Hmmm, I guess I’m pretty solidly in middle age now. I’ve gotten the horrifying mailing from Aarp. Aren’t we all surprised to realize we’ve reached that age? I laughingly call myself and my sisters old ladies.
But creatively things are different. I’ve always been the member of the family with different color choices and fashion sense. My sister said she would pick a style of shirt and look for the color combination that she would absolutely not wear and buy that one for me. And danged if I didn’t love it.
However, when I was very young I was shy and not very confident in myself.
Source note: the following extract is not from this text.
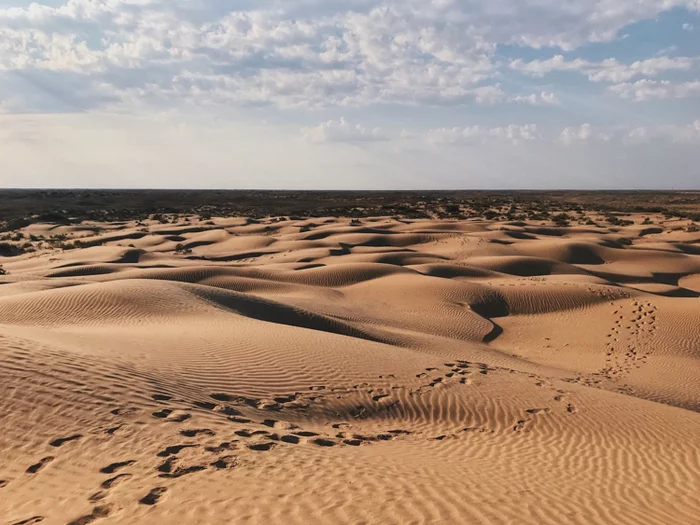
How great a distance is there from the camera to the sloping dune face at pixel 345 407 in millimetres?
4840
I would dress myself differently but I didn’t trust that those choices might appeal to anyone else. So any artistic voice I had at that time was filtered through my need to please people.
Then one day when I was worrying about how people thought about me my brother said “*%#@* ’em if they can’t take a joke!”. Silly as it might seem – lights went on. I didn’t need to please anyone else with my art. I just needed to make what I wanted.
Slowly, I learned to listen to the voice in my head and find the pictures in there that it wants me to make in the real world. And every dang one of those pictures is a reflection of me. I am most pleased when I’ve managed to make a piece look like the picture in my head. But sometimes I am pleasantly surprised at the attempt that didn’t come close.
Lately I seem to have come full circle. I design jewelry. Generally I like to make pieces that I would wear. [I say that but I don’t wear a lot of jewelry at all, lol.] And it sells, it surprises me that other people really like it, but they do. With the realization that other people value my creative vision I’ve started designing for how I see people in my head. [Does that make sense to anyone else?]
So, to get back to the point, with age my creativity has grown. I never would have made some of the pieces I make now 20 or 30 years ago. I’ve allowed my creativity full rein to dip her little toes in whatever pond, style, medium that takes her fancy and I’ve gone along for the ride. I can’t wait to see where she takes me next.